阅读摘录.
>>

Smart_Talker/mainEx.py

import sys
import pvporcupine
import pyaudio
import struct
import os
import socket
import time
import threading
import configparser
import wave
import datetime
import logging

# 设置日志记录
log_file = os.path.join(os.getcwd(), "voicelog.txt")
logging.basicConfig(
    filename=log_file,
    level=logging.INFO,
    format='%(asctime)s - %(levelname)s - %(message)s',
    datefmt='%Y-%m-%d %H:%M:%S'
)

# 创建一个控制台处理器，用于同时在控制台显示日志
console = logging.StreamHandler()
console.setLevel(logging.INFO)
formatter = logging.Formatter('%(message)s')
console.setFormatter(formatter)
logging.getLogger('').addHandler(console)

# 定义日志函数，替代print
def log_info(message):
    logging.info(message)

base_dir = os.path.dirname(os.path.abspath(__file__)) if getattr(sys, 'frozen', False) else os.path.dirname(
    os.path.abspath(sys.executable))
config_file_path = os.path.join(base_dir, 'config.ini')
config = configparser.ConfigParser()
try:
    config.read('config.ini', encoding='utf-8')
    host = config.get('Server', 'address')
    port = config.getint('Server', 'port')
    key = config.get('Server', 'key')
    cport = config.getint('Server', 'client-port')
    detection_threshold = config.getfloat('Audio', 'detection_threshold', fallback=1)
    voice_threshold = config.getfloat('Audio', 'voice_threshold', fallback=150)
except (configparser.NoSectionError, configparser.NoOptionError, FileNotFoundError) as e:
    log_info(f"配置错误: {e}")
    sys.exit(1)

<<

记录列表.
>>

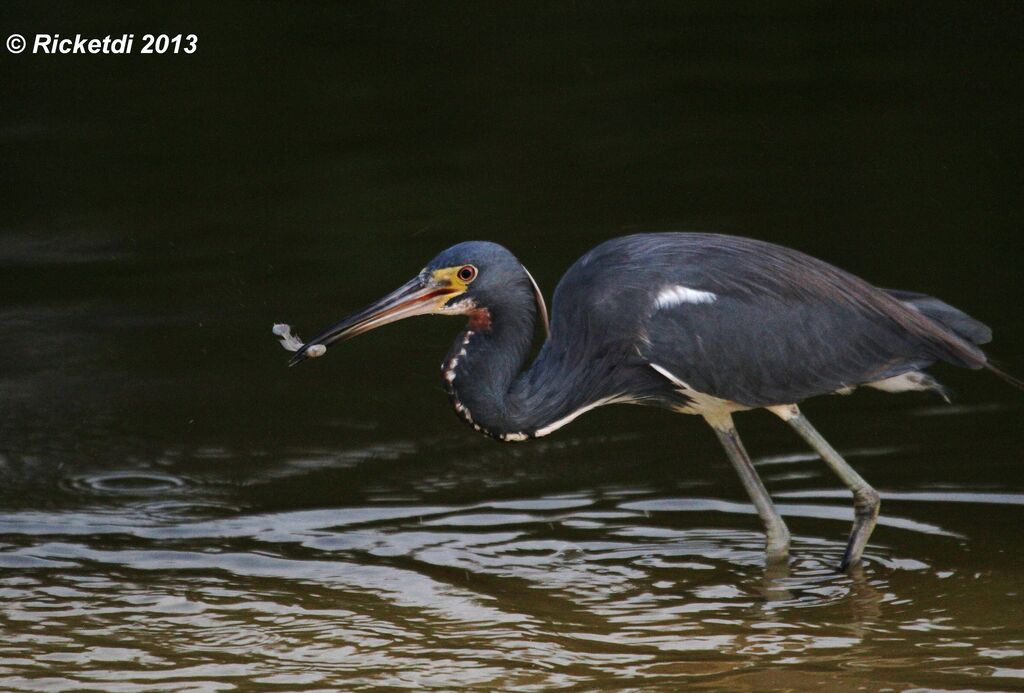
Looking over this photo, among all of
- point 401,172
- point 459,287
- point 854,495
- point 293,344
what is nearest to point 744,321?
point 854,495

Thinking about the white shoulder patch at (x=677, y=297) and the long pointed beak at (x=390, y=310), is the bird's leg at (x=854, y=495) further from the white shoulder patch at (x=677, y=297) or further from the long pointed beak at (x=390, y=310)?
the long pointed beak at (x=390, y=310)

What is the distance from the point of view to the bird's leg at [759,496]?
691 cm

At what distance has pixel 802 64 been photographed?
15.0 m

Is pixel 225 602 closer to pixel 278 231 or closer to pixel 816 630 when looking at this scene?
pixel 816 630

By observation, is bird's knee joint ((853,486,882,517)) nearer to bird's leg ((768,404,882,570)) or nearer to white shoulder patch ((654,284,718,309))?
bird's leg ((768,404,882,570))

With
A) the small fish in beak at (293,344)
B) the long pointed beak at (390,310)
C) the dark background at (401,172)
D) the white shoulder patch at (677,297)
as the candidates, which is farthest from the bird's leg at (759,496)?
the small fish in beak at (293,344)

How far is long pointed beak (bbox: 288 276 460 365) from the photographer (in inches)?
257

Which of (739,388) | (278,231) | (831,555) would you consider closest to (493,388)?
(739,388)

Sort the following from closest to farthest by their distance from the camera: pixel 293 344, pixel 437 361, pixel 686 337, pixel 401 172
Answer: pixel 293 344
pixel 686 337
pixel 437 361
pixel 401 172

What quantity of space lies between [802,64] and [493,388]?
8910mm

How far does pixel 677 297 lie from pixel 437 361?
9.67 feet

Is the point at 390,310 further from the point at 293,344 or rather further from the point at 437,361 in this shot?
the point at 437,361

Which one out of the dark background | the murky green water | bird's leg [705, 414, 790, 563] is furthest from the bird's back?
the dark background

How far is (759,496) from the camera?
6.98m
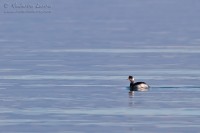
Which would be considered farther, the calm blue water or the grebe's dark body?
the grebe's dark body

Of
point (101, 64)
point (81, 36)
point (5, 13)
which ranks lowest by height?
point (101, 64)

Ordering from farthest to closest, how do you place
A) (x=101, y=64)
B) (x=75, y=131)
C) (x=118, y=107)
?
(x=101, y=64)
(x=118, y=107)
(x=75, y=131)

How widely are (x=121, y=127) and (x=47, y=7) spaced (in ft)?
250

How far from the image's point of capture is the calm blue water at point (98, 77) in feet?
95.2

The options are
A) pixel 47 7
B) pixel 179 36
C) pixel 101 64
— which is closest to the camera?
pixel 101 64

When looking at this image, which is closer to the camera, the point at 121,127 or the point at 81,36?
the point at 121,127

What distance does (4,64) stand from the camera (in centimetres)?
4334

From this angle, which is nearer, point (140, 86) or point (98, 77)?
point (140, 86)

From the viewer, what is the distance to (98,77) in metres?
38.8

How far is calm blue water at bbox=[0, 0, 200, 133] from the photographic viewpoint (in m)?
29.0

<<

任务说明 A. 照录 mainEx.py 代码中从“# 定义日志函数，替代print”到“key = config.get('Server', 'key')”的部分。
任务说明 B. mainEx.py 代码为什么要创建 StreamHandler 并加到日志记录器上？请用一到三句话说明。
任务说明 C. 从 mainEx.py 代码的末尾接着往下写。

最终答案 A.
# 定义日志函数，替代print
def log_info(message):
    logging.info(message)

base_dir = os.path.dirname(os.path.abspath(__file__)) if getattr(sys, 'frozen', False) else os.path.dirname(
    os.path.abspath(sys.executable))
config_file_path = os.path.join(base_dir, 'config.ini')
config = configparser.ConfigParser()
try:
    config.read('config.ini', encoding='utf-8')
    host = config.get('Server', 'address')
    port = config.getint('Server', 'port')
    key = config.get('Server', 'key')

最终答案 B. 这是为了让日志在写入 voicelog.txt 文件的同时也显示在控制台上。

最终答案 C.
class UDPClientTool:
    def __init__(self, server_host=host, server_port=port, client_port=cport, talker=None,waker = None):
        self.SERVER_HOST = server_host
        self.SERVER_PORT = server_port
        self.CLIENT_PORT = client_port
        self.client_socket = None
        self.talker = talker
        self.waker = waker
        self.HEARTBEAT_INTERVAL = 5
        self.running = True
        self.connected = False  # 表示当前连接状态
        self.receive_thread = None
        self.heartbeat_thread = None
        self.communication_thread = threading.Thread(target=self.start_communication, daemon=True)
        self.current_state = "等待唤醒"  # 添加状态标记
        self.communication_thread.start()
        self.first_start = True  # 添加标记，用于判断是否是第一次启动
        self.last_state = "初始化"  # 添加状态记录，用于断线重连后恢复状态
        self.last_command = None  # 添加最后处理的指令记录
        self.last_command_time = 0  # 添加最后处理指令的时间戳
        self.is_recording = False  # 添加录音状态标记
        self.last_command = None
        self.last_command_time = 0

    def connect(self):
        try:
            self.client_socket = socket.socket(socket.AF_INET, socket.SOCK_DGRAM)
            self.client_socket.settimeout(5)
            if self.CLIENT_PORT != 0:
                self.client_socket.bind(('0.0.0.0', self.CLIENT_PORT))
            test_message = "唤醒连接"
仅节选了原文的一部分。